• 出典資料:
- - -

「夏の風物詩」である全国高校野球選手権大会(夏の甲子園)に、重大な変化が加えられようとしている。
それは──
「試合は午前と夕方に分ける“2部制”」
「午後10時を過ぎたら、続きは翌日へ“継続試合”」
いま、甲子園の運営が根本から見直されている。
その裏にあるのは、“かつての夏”とは明らかに異なる、灼熱の気象と健康リスクだった。
第1章:1日4試合はそのままに──時間帯で“分ける”甲子園「2部制」の全貌
2025年夏の大会(第106回)は、開幕が8月5日。
大会6日目までは「2部制」での試合実施が発表された。
- 【第1部】午前の試合
・第1試合:午前8時開始
・第2試合:午前10時30分開始
- 【第2部】夕方の試合
・第3試合:午後4時15分開始
・第4試合:午後6時45分開始
つまり──
日中(特に正午〜午後3時頃)の時間帯を“避ける”構成になっている。

「昼間の太陽は“対戦相手”より手ごわいブー!」
第2章:午後10時で試合“打ち切り”!?継続試合のルールとは
運営委員会の決定によれば──
午後10時を超える場合、新しいイニングには入らない。
翌日以降、“継続試合”として再開する。
たとえば…
- 午後6時45分に始まった第4試合が延長へ
- 9回終了時点で午後10時を過ぎる見込み
→ 試合はそこで一時終了、続きは翌日へ
また、午前の試合でも…
- 第2試合が午後1時30分を過ぎたら新しいイニングに入らず
- 午後1時45分を超えた時点で進行中のイニングも終了
つまり、時間を軸に試合進行を制御する仕組みが導入されたのだ。

- - -

• 記録一覧:
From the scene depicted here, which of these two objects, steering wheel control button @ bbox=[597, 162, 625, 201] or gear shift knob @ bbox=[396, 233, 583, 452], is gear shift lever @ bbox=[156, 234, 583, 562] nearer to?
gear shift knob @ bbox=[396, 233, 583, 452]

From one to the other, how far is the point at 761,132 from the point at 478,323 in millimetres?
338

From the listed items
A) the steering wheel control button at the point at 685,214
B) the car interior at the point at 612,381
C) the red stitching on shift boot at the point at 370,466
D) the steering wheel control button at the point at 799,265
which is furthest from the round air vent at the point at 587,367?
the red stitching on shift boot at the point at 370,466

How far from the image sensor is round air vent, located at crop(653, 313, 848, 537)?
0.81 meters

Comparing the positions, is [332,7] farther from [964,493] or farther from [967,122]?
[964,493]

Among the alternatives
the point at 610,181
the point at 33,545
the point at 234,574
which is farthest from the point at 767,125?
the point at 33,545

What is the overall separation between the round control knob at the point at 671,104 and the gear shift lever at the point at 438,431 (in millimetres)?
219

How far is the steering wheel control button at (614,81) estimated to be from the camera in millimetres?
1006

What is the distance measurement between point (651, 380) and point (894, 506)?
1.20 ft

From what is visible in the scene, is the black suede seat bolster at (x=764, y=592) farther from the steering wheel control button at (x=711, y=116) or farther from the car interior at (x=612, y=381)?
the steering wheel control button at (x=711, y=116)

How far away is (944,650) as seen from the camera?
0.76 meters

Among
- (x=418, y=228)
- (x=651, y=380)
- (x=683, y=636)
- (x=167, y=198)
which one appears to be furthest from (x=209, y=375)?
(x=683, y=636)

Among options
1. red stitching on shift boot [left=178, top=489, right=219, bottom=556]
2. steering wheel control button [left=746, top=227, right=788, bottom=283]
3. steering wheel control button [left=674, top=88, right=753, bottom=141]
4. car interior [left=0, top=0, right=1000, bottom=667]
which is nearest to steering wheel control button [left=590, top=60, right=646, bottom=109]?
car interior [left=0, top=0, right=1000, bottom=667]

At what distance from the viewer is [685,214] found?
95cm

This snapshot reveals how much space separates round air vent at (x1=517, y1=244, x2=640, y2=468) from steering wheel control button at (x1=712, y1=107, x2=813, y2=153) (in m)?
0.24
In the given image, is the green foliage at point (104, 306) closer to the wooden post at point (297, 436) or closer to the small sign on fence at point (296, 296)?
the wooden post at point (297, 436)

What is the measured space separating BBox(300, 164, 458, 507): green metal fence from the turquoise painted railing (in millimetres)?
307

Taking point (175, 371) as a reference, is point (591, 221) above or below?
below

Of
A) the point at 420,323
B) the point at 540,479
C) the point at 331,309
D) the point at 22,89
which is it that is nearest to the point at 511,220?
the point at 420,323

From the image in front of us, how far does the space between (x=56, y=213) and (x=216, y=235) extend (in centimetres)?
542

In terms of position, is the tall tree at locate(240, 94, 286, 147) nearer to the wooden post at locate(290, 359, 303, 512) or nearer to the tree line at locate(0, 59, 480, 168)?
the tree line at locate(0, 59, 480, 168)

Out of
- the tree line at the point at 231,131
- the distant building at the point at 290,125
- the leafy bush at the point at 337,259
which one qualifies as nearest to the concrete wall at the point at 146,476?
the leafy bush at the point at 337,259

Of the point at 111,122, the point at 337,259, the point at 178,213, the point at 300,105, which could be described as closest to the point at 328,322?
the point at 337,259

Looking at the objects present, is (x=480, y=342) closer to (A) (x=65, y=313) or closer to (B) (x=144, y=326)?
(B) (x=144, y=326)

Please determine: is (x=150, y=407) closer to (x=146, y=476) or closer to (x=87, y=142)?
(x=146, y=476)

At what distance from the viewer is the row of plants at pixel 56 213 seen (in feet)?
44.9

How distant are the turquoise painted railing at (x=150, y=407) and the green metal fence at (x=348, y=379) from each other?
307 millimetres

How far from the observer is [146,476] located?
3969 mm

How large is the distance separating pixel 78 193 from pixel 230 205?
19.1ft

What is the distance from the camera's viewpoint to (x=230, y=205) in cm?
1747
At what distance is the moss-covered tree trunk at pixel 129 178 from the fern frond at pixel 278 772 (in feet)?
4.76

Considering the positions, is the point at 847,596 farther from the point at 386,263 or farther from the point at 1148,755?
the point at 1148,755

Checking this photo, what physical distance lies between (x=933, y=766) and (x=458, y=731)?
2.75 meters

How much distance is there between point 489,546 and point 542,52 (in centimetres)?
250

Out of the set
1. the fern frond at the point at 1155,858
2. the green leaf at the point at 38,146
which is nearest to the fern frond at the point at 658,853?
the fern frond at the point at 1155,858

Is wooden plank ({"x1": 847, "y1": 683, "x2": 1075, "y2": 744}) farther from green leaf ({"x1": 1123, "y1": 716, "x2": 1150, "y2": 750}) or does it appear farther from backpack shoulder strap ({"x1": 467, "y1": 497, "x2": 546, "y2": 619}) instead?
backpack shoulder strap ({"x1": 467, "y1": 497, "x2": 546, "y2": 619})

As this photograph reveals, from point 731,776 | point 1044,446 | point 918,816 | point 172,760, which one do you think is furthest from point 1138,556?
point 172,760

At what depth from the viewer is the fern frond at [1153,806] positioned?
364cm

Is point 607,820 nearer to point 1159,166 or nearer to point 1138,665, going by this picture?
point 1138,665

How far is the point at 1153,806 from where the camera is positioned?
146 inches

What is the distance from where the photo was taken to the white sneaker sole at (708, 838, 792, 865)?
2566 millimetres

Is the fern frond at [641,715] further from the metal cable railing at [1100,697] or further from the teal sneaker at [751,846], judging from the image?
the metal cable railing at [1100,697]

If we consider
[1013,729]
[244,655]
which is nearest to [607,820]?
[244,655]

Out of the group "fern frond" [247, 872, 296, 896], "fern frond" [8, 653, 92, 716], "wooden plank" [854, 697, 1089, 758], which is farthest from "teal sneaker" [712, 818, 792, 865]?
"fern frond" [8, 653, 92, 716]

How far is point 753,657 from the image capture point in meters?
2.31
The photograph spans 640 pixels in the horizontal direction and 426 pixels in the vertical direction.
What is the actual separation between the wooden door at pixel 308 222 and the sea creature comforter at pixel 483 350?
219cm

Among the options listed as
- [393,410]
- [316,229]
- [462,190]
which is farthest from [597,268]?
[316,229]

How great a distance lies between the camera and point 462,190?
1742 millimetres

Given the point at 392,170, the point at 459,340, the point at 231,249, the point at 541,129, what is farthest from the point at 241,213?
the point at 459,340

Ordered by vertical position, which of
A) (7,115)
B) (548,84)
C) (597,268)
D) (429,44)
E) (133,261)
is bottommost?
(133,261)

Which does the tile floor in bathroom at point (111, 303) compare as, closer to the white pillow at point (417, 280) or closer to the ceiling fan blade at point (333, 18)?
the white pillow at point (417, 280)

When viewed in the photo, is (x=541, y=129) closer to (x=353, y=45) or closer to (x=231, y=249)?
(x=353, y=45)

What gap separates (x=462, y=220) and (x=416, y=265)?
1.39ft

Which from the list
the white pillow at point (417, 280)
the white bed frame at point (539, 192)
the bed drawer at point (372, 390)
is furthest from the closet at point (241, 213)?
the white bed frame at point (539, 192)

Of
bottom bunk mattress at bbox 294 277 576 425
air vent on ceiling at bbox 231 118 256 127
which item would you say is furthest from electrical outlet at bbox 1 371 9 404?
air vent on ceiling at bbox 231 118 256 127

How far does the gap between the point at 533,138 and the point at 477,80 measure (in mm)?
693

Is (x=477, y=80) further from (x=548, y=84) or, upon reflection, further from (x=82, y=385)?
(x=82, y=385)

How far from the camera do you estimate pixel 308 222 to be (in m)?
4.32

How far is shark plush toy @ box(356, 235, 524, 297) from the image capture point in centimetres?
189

- - -

• 課題一覧:
(1) 本文に基づいて、次の問いに答えなさい。
(a) 2025年夏の大会の開幕日はいつか。
(b) 第2部の第3試合は何時に始まるか。
(c) 試合が午後10時を超える場合、新しいイニングはどう扱われるか。
(2) 本文の「- 【第1部】午前の試合」から「午後10時を超える場合、新しいイニングには入らない。」までを、一字も変えずに書き写しなさい。

• 課題別の解答:
(1)
(a) 8月5日
(b) 午後4時15分
(c) 新しいイニングには入らない。

(2)
- 【第1部】午前の試合
・第1試合:午前8時開始
・第2試合:午前10時30分開始
- 【第2部】夕方の試合
・第3試合:午後4時15分開始
・第4試合:午後6時45分開始
つまり──
日中(特に正午〜午後3時頃)の時間帯を“避ける”構成になっている。

「昼間の太陽は“対戦相手”より手ごわいブー!」
第2章:午後10時で試合“打ち切り”!?継続試合のルールとは
運営委員会の決定によれば──
午後10時を超える場合、新しいイニングには入らない。